#### [Vorliegender Text]
########

Verantwortung und Entscheidungen

Dies ist mein 13ter Alpsommer. Ich habe schon eine Menge ausprobiert. Milchkuhalpen, mutterkuhalpen, ziegenalpen. Als Hirtin, als Zusennin, als Sennerin. Alles und immer im Team. Oder mindestens mit Partner. Zu zweit, zu dritt, zu viert, zu fünft. Meistens gut , manchmal schwierig. Oft in guter Zusammenarbeit und Unterstützung, manchmal das, was es überhaupt erst stressig gemacht hat - das Zwischenmenschliche.

"Mir ist noch nie wer davon gelaufen," hat vor einer Woche eine Sennerin aus dem Tal angemerkt. Bei mir auch nie. 

Und trotzdem wollt ich's wissen: wie ist es, eine Alp ganz alleine zu machen. Nur mit mir auskommen, ohne Absprachen, Rücksichtnahme, Kompromisse. Ohne fremden Besuch, andere Eßgewohnheiten, ohne gemeinsam vereinbarte Zeiten und ohne - die Möglichkeit  Rücksprache zu halten.

Und noch mehr, als ich das alles einmal nicht haben wollte, wollte ich einiges:

Erleben, wie es ist, 100 Tage alleine zu sein, wie ich mich strukturiere, wie ich alleine Entscheidungen treffe, Arbeit und Feierabend verbringe, wann es mir zu viel Alleinsein wird, und wie sich Einsamkeit überhaupt anfühlt, und, wie ich die Alp erlebe, wenn ich nicht alles Erleben teile, sondern erlebe und Punkt.

Der Wunsch ist schon vor einiger Zeit aufgetaucht - ich habe mich zunächst nicht getraut, ihm zu folgen. Und in diesem Jahr war es dann soweit.

" Hast du keine Angst?" " und, "Was machst du so allein den ganzen abend? " "Ist dir nicht langweilig?", werde ich von Vorbeikommenden gefragt. 

Ich habe keine Angst, mir ist nicht langweilig  und ich finde immer genug zu tun... bisher - noch ist der Sommer nicht rum.

Die Wahrheit ist, ich geniesse das Alleinsein. Ich empfinde es als total entspannend. Ich geniesse die feine Aufmerksamkeit auf die Dinge um mich herum. Ich geniesse es, meinen Gedanken nachzuhängen bis in die letzten Winkel, ich geniesse es, tun und lassen zu können, was ich will - solange es DRM Tagwerk nicht im Weg steht, versteht sich.

########

#### [Arbeitsaufträge]
1. Welcher Alpsommer ist es laut dem Text über das Alleinsein auf der Alp?
2. Fasse den Text über das Alleinsein auf der Alp in zwei Sätzen zusammen.
3. Übersetze den Satz „Die Wahrheit ist, ich geniesse das Alleinsein.“ aus dem Text über das Alleinsein auf der Alp ins Englische.
Die Zeilen, die danach kommen, braucht man hier nicht.

#### [Bereitgestellte Daten]
########

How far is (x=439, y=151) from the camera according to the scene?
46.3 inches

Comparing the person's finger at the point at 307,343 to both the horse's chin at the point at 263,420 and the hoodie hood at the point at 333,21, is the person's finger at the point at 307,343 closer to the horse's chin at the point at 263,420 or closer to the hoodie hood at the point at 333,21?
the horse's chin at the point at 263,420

########

#### [Gelöste Aufgaben]
1. Es ist der 13. Alpsommer.

2. Nach Alpsommern als Hirtin, Zusennin und Sennerin, immer im Team oder mindestens mit Partner, macht die Verfasserin in diesem Jahr eine Alp ganz allein, um zu erleben, wie es ist, 100 Tage allein zu sein. Angst oder Langeweile hat sie bisher nicht, und sie genießt das Alleinsein als total entspannend.

3. The truth is, I enjoy being alone.